Key Areas of Expertise
- Regulatory Submissions (NDA, ANDA, DMF)
- CMC and Labeling Submissions
- Data Integrity and Quality Compliance Audits
- FDA Communication and Regulatory Strategy
- eCTD Submissions and Post-Approval Changes
- Project Management and Process Improvement
Professional Experience
Consultant – Global Pharma Consultants, LLC / Senior Manager, Regulatory Affairs - Professional Disposables International, Inc. (PDI)
Various Locations | 2015-Present
- Conducts quality and data integrity audits for client companies in compliance with FDA ALCOA principles, supporting data accuracy and compliance for critical regulatory filings.
- Provides regulatory strategy and prepares submissions, including CMC sections for DMFs, NDAs, and ANDAs.
- Acts as primary FDA contact for clients, managing all communications, coordinating pre-IND meetings, and advising on regulatory strategy for products in pharmaceutical, OTC, medical device, and cosmetic categories.
- Drafted CTD modules, managed post-approval supplements, and coordinated IND submissions and amendments.
Manager/Senior Manager, Regulatory Affairs – Professional Disposables International, Inc. (PDI) / Nice-Pak Products
Orangeburg, NY | 2012-2015
- Managed Regulatory Affairs team overseeing Pharma, OTC, medical device, and cosmetic products, including responsibilities for NDA, OTC drug, and 510(k) medical device submissions.
- Supported product compliance, including label supplements, IND submissions, NDA Annual Reports, and stability program implementation in compliance with ICH guidelines.
- Led quality team initiatives, filed an sNDA for new claims, and submitted PDI’s first 510(k) premarket notification, estimated to increase sales by $20 million.
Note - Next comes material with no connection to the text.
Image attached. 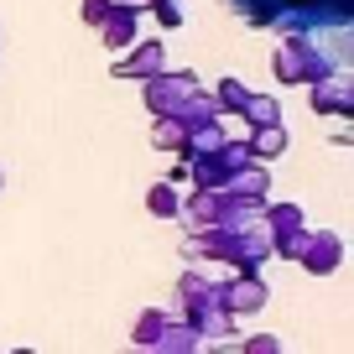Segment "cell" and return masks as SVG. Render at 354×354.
I'll return each instance as SVG.
<instances>
[{"label":"cell","mask_w":354,"mask_h":354,"mask_svg":"<svg viewBox=\"0 0 354 354\" xmlns=\"http://www.w3.org/2000/svg\"><path fill=\"white\" fill-rule=\"evenodd\" d=\"M277 84H318L328 73H349V26H328V32H287L271 57Z\"/></svg>","instance_id":"obj_1"},{"label":"cell","mask_w":354,"mask_h":354,"mask_svg":"<svg viewBox=\"0 0 354 354\" xmlns=\"http://www.w3.org/2000/svg\"><path fill=\"white\" fill-rule=\"evenodd\" d=\"M183 255L188 261H224L234 271H261L271 261V240L261 230V214H234V219L209 224V230H188Z\"/></svg>","instance_id":"obj_2"},{"label":"cell","mask_w":354,"mask_h":354,"mask_svg":"<svg viewBox=\"0 0 354 354\" xmlns=\"http://www.w3.org/2000/svg\"><path fill=\"white\" fill-rule=\"evenodd\" d=\"M261 230H266V240H271V255H277V261H297L302 240H308V214H302V203H266Z\"/></svg>","instance_id":"obj_3"},{"label":"cell","mask_w":354,"mask_h":354,"mask_svg":"<svg viewBox=\"0 0 354 354\" xmlns=\"http://www.w3.org/2000/svg\"><path fill=\"white\" fill-rule=\"evenodd\" d=\"M214 302H219L230 318H250V313H266L271 302V281L261 271H234V277L214 281Z\"/></svg>","instance_id":"obj_4"},{"label":"cell","mask_w":354,"mask_h":354,"mask_svg":"<svg viewBox=\"0 0 354 354\" xmlns=\"http://www.w3.org/2000/svg\"><path fill=\"white\" fill-rule=\"evenodd\" d=\"M198 73H193V68H183V73H177V68H162V73H151L141 84V100H146V110L151 115H177L183 110V100H193V94H198Z\"/></svg>","instance_id":"obj_5"},{"label":"cell","mask_w":354,"mask_h":354,"mask_svg":"<svg viewBox=\"0 0 354 354\" xmlns=\"http://www.w3.org/2000/svg\"><path fill=\"white\" fill-rule=\"evenodd\" d=\"M177 318L188 323L193 333L203 339V349L219 354V349H240V318H230V313L219 308V302H203V308H188L177 313Z\"/></svg>","instance_id":"obj_6"},{"label":"cell","mask_w":354,"mask_h":354,"mask_svg":"<svg viewBox=\"0 0 354 354\" xmlns=\"http://www.w3.org/2000/svg\"><path fill=\"white\" fill-rule=\"evenodd\" d=\"M224 198L234 203V214H261L271 203V167L266 162H250L224 183Z\"/></svg>","instance_id":"obj_7"},{"label":"cell","mask_w":354,"mask_h":354,"mask_svg":"<svg viewBox=\"0 0 354 354\" xmlns=\"http://www.w3.org/2000/svg\"><path fill=\"white\" fill-rule=\"evenodd\" d=\"M297 266L308 277H333L344 266V234L339 230H308V240L297 250Z\"/></svg>","instance_id":"obj_8"},{"label":"cell","mask_w":354,"mask_h":354,"mask_svg":"<svg viewBox=\"0 0 354 354\" xmlns=\"http://www.w3.org/2000/svg\"><path fill=\"white\" fill-rule=\"evenodd\" d=\"M141 16H146V6H136V0H115L110 16H104L94 32H100V42L110 47V53H125V47L141 42Z\"/></svg>","instance_id":"obj_9"},{"label":"cell","mask_w":354,"mask_h":354,"mask_svg":"<svg viewBox=\"0 0 354 354\" xmlns=\"http://www.w3.org/2000/svg\"><path fill=\"white\" fill-rule=\"evenodd\" d=\"M162 68H167V47L156 42V37H141L136 47H125V53L115 57L110 73H115V78H136V84H146V78L162 73Z\"/></svg>","instance_id":"obj_10"},{"label":"cell","mask_w":354,"mask_h":354,"mask_svg":"<svg viewBox=\"0 0 354 354\" xmlns=\"http://www.w3.org/2000/svg\"><path fill=\"white\" fill-rule=\"evenodd\" d=\"M177 219H188V230H209V224H224L234 219V203L224 198V188H193L183 198V214Z\"/></svg>","instance_id":"obj_11"},{"label":"cell","mask_w":354,"mask_h":354,"mask_svg":"<svg viewBox=\"0 0 354 354\" xmlns=\"http://www.w3.org/2000/svg\"><path fill=\"white\" fill-rule=\"evenodd\" d=\"M313 115H328V120H339V115L354 110V88H349V73H328L313 84Z\"/></svg>","instance_id":"obj_12"},{"label":"cell","mask_w":354,"mask_h":354,"mask_svg":"<svg viewBox=\"0 0 354 354\" xmlns=\"http://www.w3.org/2000/svg\"><path fill=\"white\" fill-rule=\"evenodd\" d=\"M172 302H177L172 313H188V308H203V302H214V277H203L198 266H188V271L177 277V287H172Z\"/></svg>","instance_id":"obj_13"},{"label":"cell","mask_w":354,"mask_h":354,"mask_svg":"<svg viewBox=\"0 0 354 354\" xmlns=\"http://www.w3.org/2000/svg\"><path fill=\"white\" fill-rule=\"evenodd\" d=\"M146 354H209V349H203V339H198V333H193L188 323L172 313V323L162 328V339H156Z\"/></svg>","instance_id":"obj_14"},{"label":"cell","mask_w":354,"mask_h":354,"mask_svg":"<svg viewBox=\"0 0 354 354\" xmlns=\"http://www.w3.org/2000/svg\"><path fill=\"white\" fill-rule=\"evenodd\" d=\"M188 183H193V188H224V183H230L224 146H219V151H203V156H188Z\"/></svg>","instance_id":"obj_15"},{"label":"cell","mask_w":354,"mask_h":354,"mask_svg":"<svg viewBox=\"0 0 354 354\" xmlns=\"http://www.w3.org/2000/svg\"><path fill=\"white\" fill-rule=\"evenodd\" d=\"M167 323H172V308H146L141 318L131 323V344H136V349H151V344L162 339Z\"/></svg>","instance_id":"obj_16"},{"label":"cell","mask_w":354,"mask_h":354,"mask_svg":"<svg viewBox=\"0 0 354 354\" xmlns=\"http://www.w3.org/2000/svg\"><path fill=\"white\" fill-rule=\"evenodd\" d=\"M250 151H255V162H266L271 167V156H281L287 151V125H261V131H250Z\"/></svg>","instance_id":"obj_17"},{"label":"cell","mask_w":354,"mask_h":354,"mask_svg":"<svg viewBox=\"0 0 354 354\" xmlns=\"http://www.w3.org/2000/svg\"><path fill=\"white\" fill-rule=\"evenodd\" d=\"M240 120L250 125V131H261V125H277V120H281V104L271 100V94H245Z\"/></svg>","instance_id":"obj_18"},{"label":"cell","mask_w":354,"mask_h":354,"mask_svg":"<svg viewBox=\"0 0 354 354\" xmlns=\"http://www.w3.org/2000/svg\"><path fill=\"white\" fill-rule=\"evenodd\" d=\"M146 209L156 214V219H177L183 214V193H177V183H151V193H146Z\"/></svg>","instance_id":"obj_19"},{"label":"cell","mask_w":354,"mask_h":354,"mask_svg":"<svg viewBox=\"0 0 354 354\" xmlns=\"http://www.w3.org/2000/svg\"><path fill=\"white\" fill-rule=\"evenodd\" d=\"M151 146L156 151H183V120H177V115H156L151 120Z\"/></svg>","instance_id":"obj_20"},{"label":"cell","mask_w":354,"mask_h":354,"mask_svg":"<svg viewBox=\"0 0 354 354\" xmlns=\"http://www.w3.org/2000/svg\"><path fill=\"white\" fill-rule=\"evenodd\" d=\"M245 94H250V88H245L234 73H224V78H219V88H214V104H219V115H240Z\"/></svg>","instance_id":"obj_21"},{"label":"cell","mask_w":354,"mask_h":354,"mask_svg":"<svg viewBox=\"0 0 354 354\" xmlns=\"http://www.w3.org/2000/svg\"><path fill=\"white\" fill-rule=\"evenodd\" d=\"M146 6H151V16L162 26H188V6L183 0H146Z\"/></svg>","instance_id":"obj_22"},{"label":"cell","mask_w":354,"mask_h":354,"mask_svg":"<svg viewBox=\"0 0 354 354\" xmlns=\"http://www.w3.org/2000/svg\"><path fill=\"white\" fill-rule=\"evenodd\" d=\"M240 354H287V344L277 333H250V339H240Z\"/></svg>","instance_id":"obj_23"},{"label":"cell","mask_w":354,"mask_h":354,"mask_svg":"<svg viewBox=\"0 0 354 354\" xmlns=\"http://www.w3.org/2000/svg\"><path fill=\"white\" fill-rule=\"evenodd\" d=\"M110 6H115V0H84V6H78V16H84V26H100L104 16H110Z\"/></svg>","instance_id":"obj_24"},{"label":"cell","mask_w":354,"mask_h":354,"mask_svg":"<svg viewBox=\"0 0 354 354\" xmlns=\"http://www.w3.org/2000/svg\"><path fill=\"white\" fill-rule=\"evenodd\" d=\"M11 354H37V349H11Z\"/></svg>","instance_id":"obj_25"},{"label":"cell","mask_w":354,"mask_h":354,"mask_svg":"<svg viewBox=\"0 0 354 354\" xmlns=\"http://www.w3.org/2000/svg\"><path fill=\"white\" fill-rule=\"evenodd\" d=\"M0 193H6V172H0Z\"/></svg>","instance_id":"obj_26"},{"label":"cell","mask_w":354,"mask_h":354,"mask_svg":"<svg viewBox=\"0 0 354 354\" xmlns=\"http://www.w3.org/2000/svg\"><path fill=\"white\" fill-rule=\"evenodd\" d=\"M131 354H146V349H131Z\"/></svg>","instance_id":"obj_27"},{"label":"cell","mask_w":354,"mask_h":354,"mask_svg":"<svg viewBox=\"0 0 354 354\" xmlns=\"http://www.w3.org/2000/svg\"><path fill=\"white\" fill-rule=\"evenodd\" d=\"M136 6H146V0H136Z\"/></svg>","instance_id":"obj_28"}]
</instances>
- Spearheaded the creation of regulatory databases, including Master Lists and ingredient and claims databases, to improve process efficiency.
Senior Regulatory Analyst – Roxane Laboratories, Inc.
Columbus, OH | 2007-2012
- Managed, authored, and filed approximately 20 ANDAs, multiple supplements, and annual reports, leading efforts for all international third-party projects.
- Provided regulatory guidance for products from development through approval, managed CMC deficiency meetings, and supported new product launches.
- Led initiatives to implement eCTD submissions and regulatory documentation, resulting in cost and time efficiencies.
Chemist, QC Launch – Boehringer-Ingelheim Roxane, Inc.
Columbus, OH | 2003-2007
- Led analytical transfer projects, supporting nasal and solid powder inhalation products. Conducted gap analyses and implemented right-first-time initiatives, ensuring accuracy in testing.
Scientist, Analytical Development Laboratory, R&D – Torrent Pharmaceutical Ltd.
Ahmedabad, India | 1994-1996
- Supported testing for development lots in Formulation Development, gaining expertise in HPLC, GC, FTIR, and other laboratory techniques across various dosage forms.
Education
Master’s in Chemistry
Banaras Hindu University, India
Honors Diploma in Systems Management
NIIT, India
Certifications and Training
- Project Management Certificate – Xavier University of Cincinnati
- Basic Drug Development Certificate – Temple University
- Management Level Coaching – BI/Roxane Laboratories
Professional Accomplishments
- Filed over 20 ANDAs and more than 50 annual reports, including in eCTD format.
- Developed regulatory strategies that facilitated first FDA approvals for internationally developed products.
- Supported and launched over 20 generic products, managed large-scale international projects, and implemented significant process improvements in change management and documentation.
Skills
- Proficient in Microsoft Office, Trackwise, Documentum, and eCTD submissions.
- Strong communication, negotiation, and project management abilities.